WORK REQUEST = In the copy of these records, include no pictures and change nothing else.
#### DATA FOR PROCESSING ####
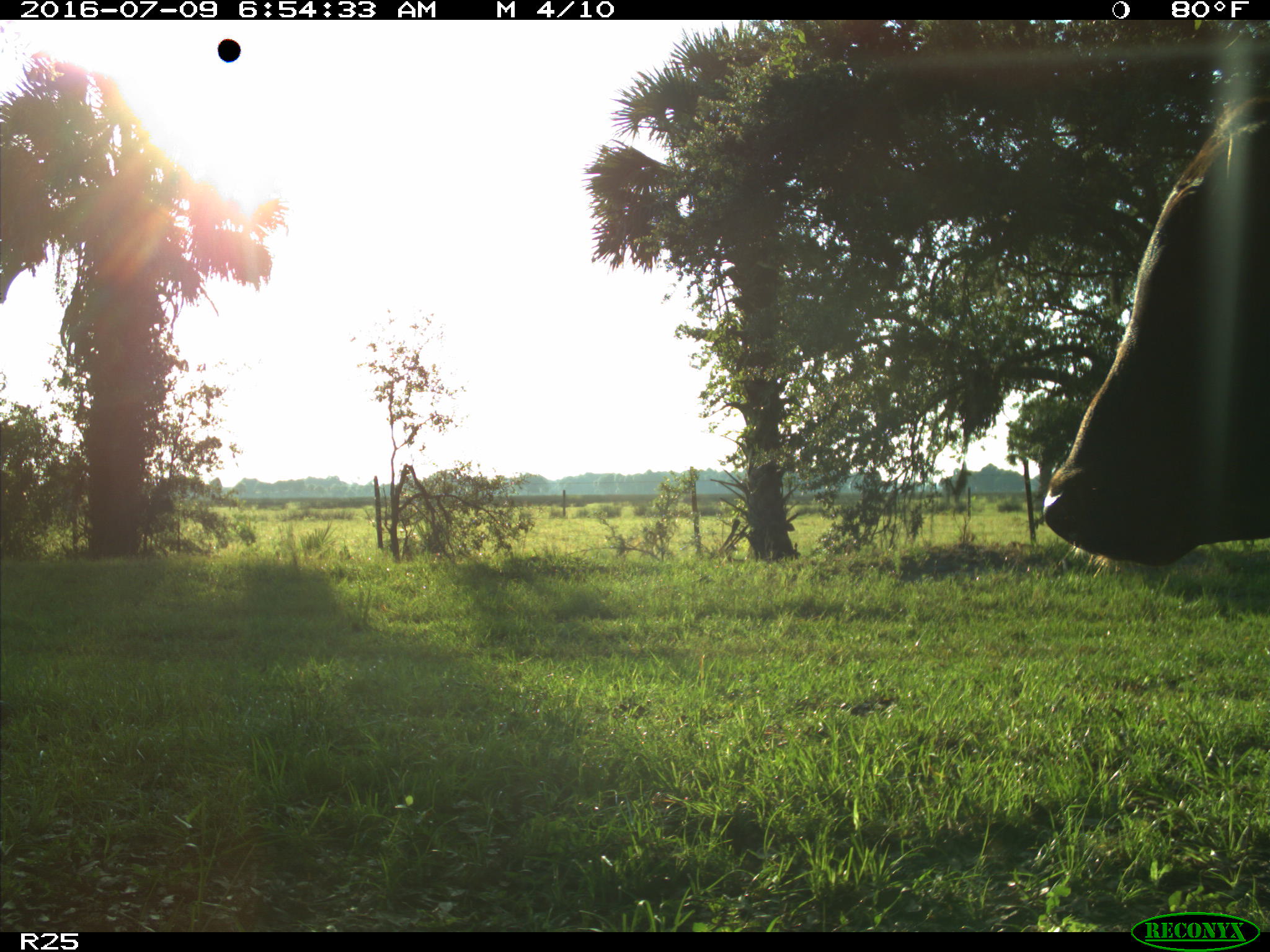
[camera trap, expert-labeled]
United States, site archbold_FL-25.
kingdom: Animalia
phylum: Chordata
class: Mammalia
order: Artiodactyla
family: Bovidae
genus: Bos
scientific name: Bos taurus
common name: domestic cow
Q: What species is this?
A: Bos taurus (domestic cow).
####
EXERCISE RESPONSE =
[camera trap, expert-labeled]
United States, site archbold_FL-25.
kingdom: Animalia
phylum: Chordata
class: Mammalia
order: Artiodactyla
family: Bovidae
genus: Bos
scientific name: Bos taurus
common name: domestic cow
Q: What species is this?
A: Bos taurus (domestic cow).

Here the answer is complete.